I am engaged as independent accounting analyst for the above referenced file and subject property tax payer. This correspondence is purely informational and not intended to represent a legal basis, modification request, securities audit, nor substitute for an attorney’s opinion. This correspondence is merely to ask you to assist my efforts for tax payers concerns and IRC rules for anticipated mortgage obligations purported to be in default.My concern is for the 1099 the client will receive at the culmination of the sale handled by you and your office. The sale I believe will result in an abandonment of claims and hence trigger the 1099A or 1099C 

First, your office has asserted it is representing the current beneficiary’s interest in the subject collateral and defaulted mortgage. The claims by your client are purporting to be a lender, are not in line with whom issues the 1099 for income attributed to the post foreclosure.This is peculiar as your attributing the entire weight of the foreclosure on the lenders successors a New York Statutory Trust under a securities trust administrator. By your own admission the consumer household was told to contact the lender – who you listed as INDX Mortgage Loan trust 2006-AR27.

 

The lender is neither a mortgage lender nor servicing agent. The lender here is an indentures trustee operating solely in that capacity as securities and investment funds administrator.You may be forewarned prior to sale that the trustor shown on deed had never elected nor implied or was properly disclosed a willingness to abandon his fee simple rights to the estate identified herein and above.My professional opinion is held under CA CC 2924 et seq. Herein I can link the subterfuge for devisees deployed during a 12 month cooling off period subsequent to tracking a five year bond or debenture listed in the certain pooling and servicing agreements your office references. The debtor is tracking to a five year bond as of date of execution for the note and adjusted for the recording of the deed of trust. The bond or 12 month conversion of assets under GAAP has your office pulling the trigger on a foreclosure the day the fill meets its year seven anniversary. 

If correct, you agree you’re firm will be held accountable for  dual tracking these bond and securities offerings to a foreclosures statutory time frame in accordance with the state of California. I am a lay person making a professional opinion so your counsel and Trustor’s counsel may elect to review these facts in accordance with the claims. 

Herein the situation will cause the Notices of Default and Notices of Sale to have been strategically backdated and calculated in advance of the bonds or assets release date. Something of this nature is not within the framework of the Emergency Economic Stabilization Act. The liabilities of the FDIC bank member appear transferred, as in sold and left to the holdings pledged on account with the Federal Reserve’s eastern branch who is the Bank of New York.
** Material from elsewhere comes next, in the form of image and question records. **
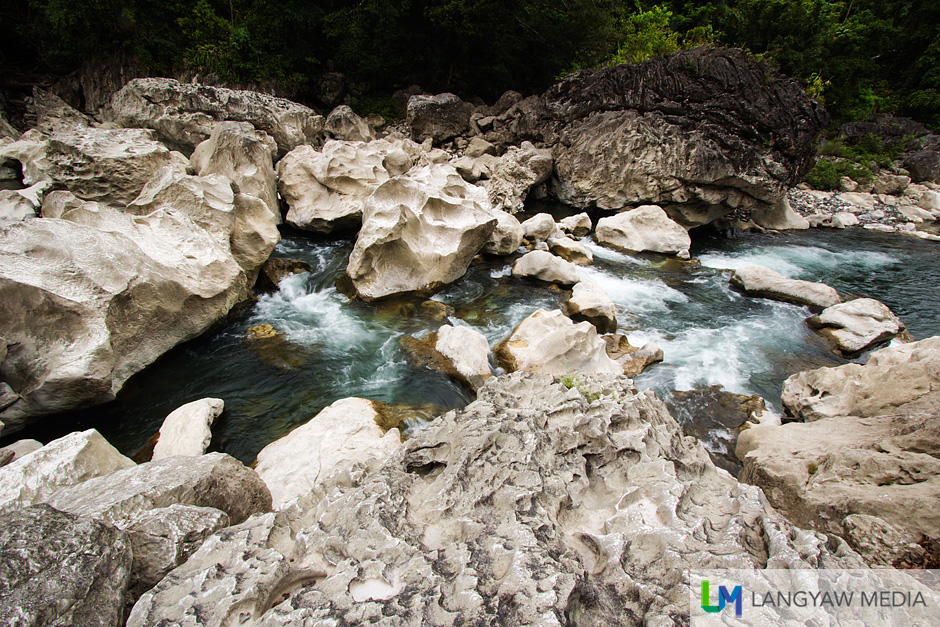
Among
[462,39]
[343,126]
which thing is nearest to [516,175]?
[343,126]

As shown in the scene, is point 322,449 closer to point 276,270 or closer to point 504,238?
point 276,270

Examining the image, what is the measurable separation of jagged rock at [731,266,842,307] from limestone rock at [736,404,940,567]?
560 cm

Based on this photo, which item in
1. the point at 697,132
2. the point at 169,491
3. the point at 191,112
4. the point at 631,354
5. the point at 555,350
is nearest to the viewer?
the point at 169,491

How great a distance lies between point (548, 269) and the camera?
27.6 feet

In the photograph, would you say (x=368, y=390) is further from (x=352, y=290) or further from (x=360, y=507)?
(x=360, y=507)

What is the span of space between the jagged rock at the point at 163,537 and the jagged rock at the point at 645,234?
11.1 meters

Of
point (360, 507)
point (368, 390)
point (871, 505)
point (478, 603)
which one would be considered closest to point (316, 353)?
point (368, 390)

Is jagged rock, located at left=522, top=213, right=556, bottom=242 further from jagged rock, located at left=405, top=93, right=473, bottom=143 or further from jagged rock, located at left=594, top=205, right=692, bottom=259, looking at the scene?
jagged rock, located at left=405, top=93, right=473, bottom=143

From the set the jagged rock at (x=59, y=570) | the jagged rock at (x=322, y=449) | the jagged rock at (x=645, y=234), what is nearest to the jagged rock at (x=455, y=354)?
the jagged rock at (x=322, y=449)

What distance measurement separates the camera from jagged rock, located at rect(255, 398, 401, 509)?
3.39 metres

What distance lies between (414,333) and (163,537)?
478 centimetres

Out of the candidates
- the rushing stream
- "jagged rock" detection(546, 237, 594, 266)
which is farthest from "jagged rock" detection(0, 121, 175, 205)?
"jagged rock" detection(546, 237, 594, 266)

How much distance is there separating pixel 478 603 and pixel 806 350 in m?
7.47

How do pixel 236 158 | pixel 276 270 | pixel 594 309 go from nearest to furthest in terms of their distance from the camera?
pixel 594 309 < pixel 276 270 < pixel 236 158
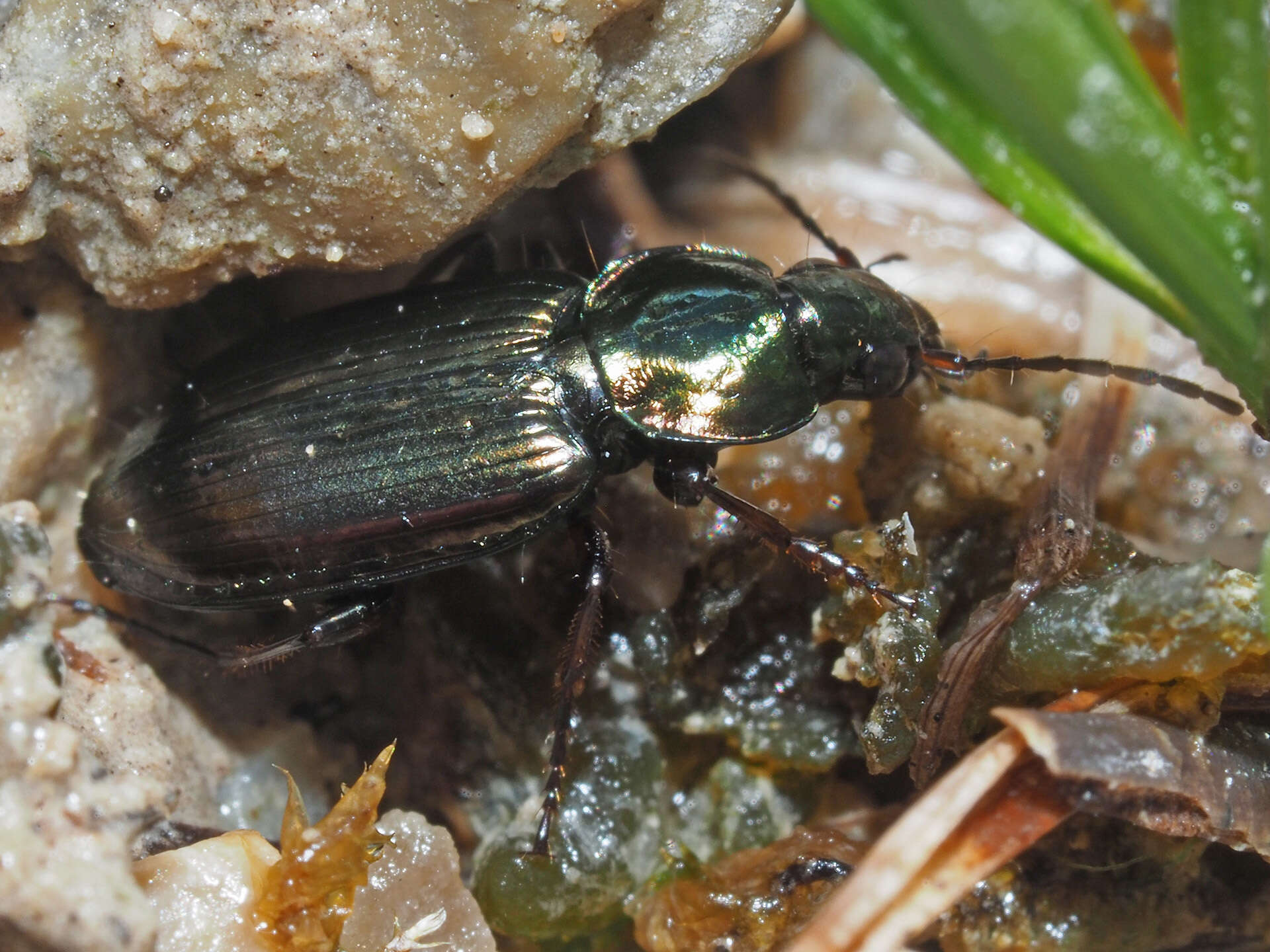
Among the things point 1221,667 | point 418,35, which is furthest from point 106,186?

The One West FSB claims or other successor’s claims are an award from the receiver for an interest in equity and not debt. Therefore, no matter how badly duped at signing and during the entire foreclosure process, a consumer household cannot be held obligated under a power of sale for liabilities that extend to an obligor and beyond the terms of his promise.

Therefore how do you intend to deliver to the alleged beneficiary this so called credit bid whereby we anticipate the grantee to be the foreclosing beneficiary? And is this purported washing of assets and liabilities into a power of sale intended to explain why the notice of sale is dated before the first and not recorded? This is also the reason, I assume, the date of the sale coincides with the existing life of loan upon the deeds seven year anniversary? 

Your office is triggering a taxable event caused by manipulated a reverse engineered sale and purchase back from the lender under a failed tax shelter scheme.   

Your comments and status or update for the coming sale are kindly requested.